#### [WHAT THE TASK REQUIRES]
All of the entries need to be written out again, exactly as they are.

<<<<

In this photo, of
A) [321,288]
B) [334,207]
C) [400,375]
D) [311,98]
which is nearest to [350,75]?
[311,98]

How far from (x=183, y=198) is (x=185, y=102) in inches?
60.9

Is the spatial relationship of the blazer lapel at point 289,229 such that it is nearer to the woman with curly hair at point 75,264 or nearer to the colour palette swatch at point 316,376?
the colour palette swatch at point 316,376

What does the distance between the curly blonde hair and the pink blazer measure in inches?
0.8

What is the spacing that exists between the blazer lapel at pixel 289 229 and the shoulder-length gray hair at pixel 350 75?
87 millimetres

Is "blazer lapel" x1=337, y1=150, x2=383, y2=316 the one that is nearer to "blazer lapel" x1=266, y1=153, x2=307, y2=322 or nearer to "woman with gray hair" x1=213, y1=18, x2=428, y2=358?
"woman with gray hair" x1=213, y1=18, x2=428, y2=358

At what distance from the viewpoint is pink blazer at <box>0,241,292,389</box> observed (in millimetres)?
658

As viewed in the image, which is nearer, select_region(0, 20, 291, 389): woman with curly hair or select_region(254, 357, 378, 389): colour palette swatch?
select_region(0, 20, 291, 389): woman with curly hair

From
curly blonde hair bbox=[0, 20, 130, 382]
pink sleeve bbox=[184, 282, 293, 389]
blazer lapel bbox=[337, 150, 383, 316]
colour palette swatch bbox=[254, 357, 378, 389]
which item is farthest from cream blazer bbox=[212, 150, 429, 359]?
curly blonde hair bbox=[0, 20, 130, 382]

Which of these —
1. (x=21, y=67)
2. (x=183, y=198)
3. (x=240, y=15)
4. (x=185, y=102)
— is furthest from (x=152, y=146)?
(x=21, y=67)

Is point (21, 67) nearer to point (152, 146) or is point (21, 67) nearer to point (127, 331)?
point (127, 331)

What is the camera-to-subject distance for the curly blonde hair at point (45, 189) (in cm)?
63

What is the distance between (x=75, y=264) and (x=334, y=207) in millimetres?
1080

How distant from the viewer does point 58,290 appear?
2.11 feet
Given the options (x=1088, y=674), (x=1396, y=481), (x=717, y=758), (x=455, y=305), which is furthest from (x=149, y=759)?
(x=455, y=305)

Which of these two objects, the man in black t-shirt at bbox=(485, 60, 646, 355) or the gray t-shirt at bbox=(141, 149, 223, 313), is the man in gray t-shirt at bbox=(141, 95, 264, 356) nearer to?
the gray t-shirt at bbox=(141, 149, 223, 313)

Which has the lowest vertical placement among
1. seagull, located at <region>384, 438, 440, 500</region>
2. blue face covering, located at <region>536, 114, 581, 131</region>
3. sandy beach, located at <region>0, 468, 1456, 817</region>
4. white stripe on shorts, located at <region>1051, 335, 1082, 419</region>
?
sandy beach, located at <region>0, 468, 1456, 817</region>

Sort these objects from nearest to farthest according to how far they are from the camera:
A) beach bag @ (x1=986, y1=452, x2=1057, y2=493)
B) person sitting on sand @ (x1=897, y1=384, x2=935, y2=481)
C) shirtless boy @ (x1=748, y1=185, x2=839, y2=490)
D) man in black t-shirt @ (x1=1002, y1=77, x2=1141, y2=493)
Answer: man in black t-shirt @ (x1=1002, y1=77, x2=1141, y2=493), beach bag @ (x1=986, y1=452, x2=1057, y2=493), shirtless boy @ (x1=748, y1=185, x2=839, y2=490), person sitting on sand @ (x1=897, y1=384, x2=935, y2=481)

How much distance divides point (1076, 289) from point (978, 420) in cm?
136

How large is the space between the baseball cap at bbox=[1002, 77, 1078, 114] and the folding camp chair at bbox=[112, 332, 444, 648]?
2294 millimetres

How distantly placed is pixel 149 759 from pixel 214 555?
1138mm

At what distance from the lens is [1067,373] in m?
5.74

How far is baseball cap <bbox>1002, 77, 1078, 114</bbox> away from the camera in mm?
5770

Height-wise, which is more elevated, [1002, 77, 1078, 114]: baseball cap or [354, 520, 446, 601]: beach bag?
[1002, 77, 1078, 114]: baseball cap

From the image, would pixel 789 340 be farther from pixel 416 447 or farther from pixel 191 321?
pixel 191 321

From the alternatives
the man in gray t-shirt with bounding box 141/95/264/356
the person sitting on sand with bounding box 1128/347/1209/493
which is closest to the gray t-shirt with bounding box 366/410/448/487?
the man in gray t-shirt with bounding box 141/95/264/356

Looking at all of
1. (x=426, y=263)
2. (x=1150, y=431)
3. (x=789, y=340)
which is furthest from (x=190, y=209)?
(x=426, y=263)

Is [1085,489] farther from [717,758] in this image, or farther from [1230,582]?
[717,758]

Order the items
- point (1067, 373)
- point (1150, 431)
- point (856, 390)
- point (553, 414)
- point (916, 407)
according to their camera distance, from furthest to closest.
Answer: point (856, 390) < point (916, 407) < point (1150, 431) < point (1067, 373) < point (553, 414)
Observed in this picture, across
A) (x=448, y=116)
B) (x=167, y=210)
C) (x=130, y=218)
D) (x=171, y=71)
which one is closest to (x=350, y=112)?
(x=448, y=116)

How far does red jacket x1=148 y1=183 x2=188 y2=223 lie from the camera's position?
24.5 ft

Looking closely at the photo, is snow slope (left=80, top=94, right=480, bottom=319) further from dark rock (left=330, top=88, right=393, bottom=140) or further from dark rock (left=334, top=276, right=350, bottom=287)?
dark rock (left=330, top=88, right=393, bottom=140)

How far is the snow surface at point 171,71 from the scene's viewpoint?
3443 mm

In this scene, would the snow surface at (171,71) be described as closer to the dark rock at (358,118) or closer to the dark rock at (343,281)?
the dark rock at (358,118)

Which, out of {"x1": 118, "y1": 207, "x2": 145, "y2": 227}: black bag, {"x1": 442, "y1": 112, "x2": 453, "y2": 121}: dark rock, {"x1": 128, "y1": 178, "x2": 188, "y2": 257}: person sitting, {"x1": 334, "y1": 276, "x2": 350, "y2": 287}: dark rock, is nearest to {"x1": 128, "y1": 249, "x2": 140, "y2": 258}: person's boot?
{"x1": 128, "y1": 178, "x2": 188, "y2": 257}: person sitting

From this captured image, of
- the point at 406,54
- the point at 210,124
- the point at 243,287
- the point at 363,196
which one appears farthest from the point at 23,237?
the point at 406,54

>>>>

#### [OUTPUT OF THE EXERCISE]
In this photo, of
A) [321,288]
B) [334,207]
C) [400,375]
D) [311,98]
which is nearest to [350,75]?
[311,98]

How far from (x=183, y=198) is (x=185, y=102) in inches?
60.9

Is the spatial relationship of the blazer lapel at point 289,229 such that it is nearer to the woman with curly hair at point 75,264 or nearer to the colour palette swatch at point 316,376?
the colour palette swatch at point 316,376

What does the distance between the curly blonde hair and the pink blazer measure in inches?
0.8

What is the spacing that exists between the blazer lapel at pixel 289 229 and the shoulder-length gray hair at pixel 350 75?
87 millimetres

Is "blazer lapel" x1=337, y1=150, x2=383, y2=316 the one that is nearer to "blazer lapel" x1=266, y1=153, x2=307, y2=322 or nearer to "woman with gray hair" x1=213, y1=18, x2=428, y2=358?
"woman with gray hair" x1=213, y1=18, x2=428, y2=358

At what distance from the viewpoint is pink blazer at <box>0,241,292,389</box> observed (in millimetres)?
658

As viewed in the image, which is nearer, select_region(0, 20, 291, 389): woman with curly hair or select_region(254, 357, 378, 389): colour palette swatch?
select_region(0, 20, 291, 389): woman with curly hair

From
curly blonde hair bbox=[0, 20, 130, 382]
pink sleeve bbox=[184, 282, 293, 389]
blazer lapel bbox=[337, 150, 383, 316]
colour palette swatch bbox=[254, 357, 378, 389]
which item is farthest from cream blazer bbox=[212, 150, 429, 359]?
curly blonde hair bbox=[0, 20, 130, 382]

Which of these —
1. (x=21, y=67)
2. (x=183, y=198)
3. (x=240, y=15)
4. (x=185, y=102)
— is furthest from (x=152, y=146)?
(x=21, y=67)

Is point (21, 67) nearer to point (152, 146) or is point (21, 67) nearer to point (127, 331)?
point (127, 331)

What is the camera-to-subject distance for the curly blonde hair at point (45, 189) (in cm)?
63

What is the distance between (x=75, y=264) and (x=334, y=207) in millimetres?
1080

How distant from the viewer does point 58,290 appear?
2.11 feet
Given the options (x=1088, y=674), (x=1396, y=481), (x=717, y=758), (x=455, y=305), which is furthest from (x=149, y=759)?
(x=455, y=305)

Which of these two objects, the man in black t-shirt at bbox=(485, 60, 646, 355) or the gray t-shirt at bbox=(141, 149, 223, 313), is the man in gray t-shirt at bbox=(141, 95, 264, 356) nearer to?
the gray t-shirt at bbox=(141, 149, 223, 313)

Which has the lowest vertical placement among
1. seagull, located at <region>384, 438, 440, 500</region>
2. blue face covering, located at <region>536, 114, 581, 131</region>
3. sandy beach, located at <region>0, 468, 1456, 817</region>
4. white stripe on shorts, located at <region>1051, 335, 1082, 419</region>
?
sandy beach, located at <region>0, 468, 1456, 817</region>

Sort these objects from nearest to farthest according to how far they are from the camera:
A) beach bag @ (x1=986, y1=452, x2=1057, y2=493)
B) person sitting on sand @ (x1=897, y1=384, x2=935, y2=481)
C) shirtless boy @ (x1=748, y1=185, x2=839, y2=490)
D) man in black t-shirt @ (x1=1002, y1=77, x2=1141, y2=493)
Answer: man in black t-shirt @ (x1=1002, y1=77, x2=1141, y2=493), beach bag @ (x1=986, y1=452, x2=1057, y2=493), shirtless boy @ (x1=748, y1=185, x2=839, y2=490), person sitting on sand @ (x1=897, y1=384, x2=935, y2=481)

How much distance divides point (1076, 289) from point (978, 420) in cm?
136

How large is the space between the baseball cap at bbox=[1002, 77, 1078, 114] and the folding camp chair at bbox=[112, 332, 444, 648]?
2294 millimetres

How distantly placed is pixel 149 759 from pixel 214 555?
1138mm

At what distance from the lens is [1067,373] in m?
5.74

How far is baseball cap <bbox>1002, 77, 1078, 114</bbox> away from the camera in mm?
5770

Height-wise, which is more elevated, [1002, 77, 1078, 114]: baseball cap or [354, 520, 446, 601]: beach bag?
[1002, 77, 1078, 114]: baseball cap

From the image, would pixel 789 340 be farther from pixel 416 447 or farther from pixel 191 321?
pixel 191 321

From the alternatives
the man in gray t-shirt with bounding box 141/95/264/356
the person sitting on sand with bounding box 1128/347/1209/493
which is closest to the gray t-shirt with bounding box 366/410/448/487?
the man in gray t-shirt with bounding box 141/95/264/356

Looking at all of
1. (x=426, y=263)
2. (x=1150, y=431)
3. (x=789, y=340)
which is furthest from (x=190, y=209)?
(x=426, y=263)

Is [1085,489] farther from [717,758] in this image, or farther from [1230,582]?
[717,758]

Order the items
- point (1067, 373)
- point (1150, 431)
- point (856, 390)
- point (553, 414)
- point (916, 407)
according to their camera distance, from furthest to closest.
Answer: point (856, 390) < point (916, 407) < point (1150, 431) < point (1067, 373) < point (553, 414)
Observed in this picture, across
A) (x=448, y=116)
B) (x=167, y=210)
C) (x=130, y=218)
D) (x=171, y=71)
which one is closest to (x=350, y=112)?
(x=448, y=116)

How far does red jacket x1=148 y1=183 x2=188 y2=223 lie from the camera's position?
24.5 ft

Looking closely at the photo, is snow slope (left=80, top=94, right=480, bottom=319) further from dark rock (left=330, top=88, right=393, bottom=140) or further from dark rock (left=334, top=276, right=350, bottom=287)?
dark rock (left=330, top=88, right=393, bottom=140)

How far is the snow surface at point 171,71 from the scene's viewpoint?
3443 mm

In this scene, would the snow surface at (171,71) be described as closer to the dark rock at (358,118) or closer to the dark rock at (343,281)?
the dark rock at (358,118)

Which, out of {"x1": 118, "y1": 207, "x2": 145, "y2": 227}: black bag, {"x1": 442, "y1": 112, "x2": 453, "y2": 121}: dark rock, {"x1": 128, "y1": 178, "x2": 188, "y2": 257}: person sitting, {"x1": 334, "y1": 276, "x2": 350, "y2": 287}: dark rock, is nearest to {"x1": 128, "y1": 249, "x2": 140, "y2": 258}: person's boot?
{"x1": 128, "y1": 178, "x2": 188, "y2": 257}: person sitting

From this captured image, of
- the point at 406,54
- the point at 210,124
- the point at 243,287
- the point at 363,196
which one appears farthest from the point at 23,237?
the point at 406,54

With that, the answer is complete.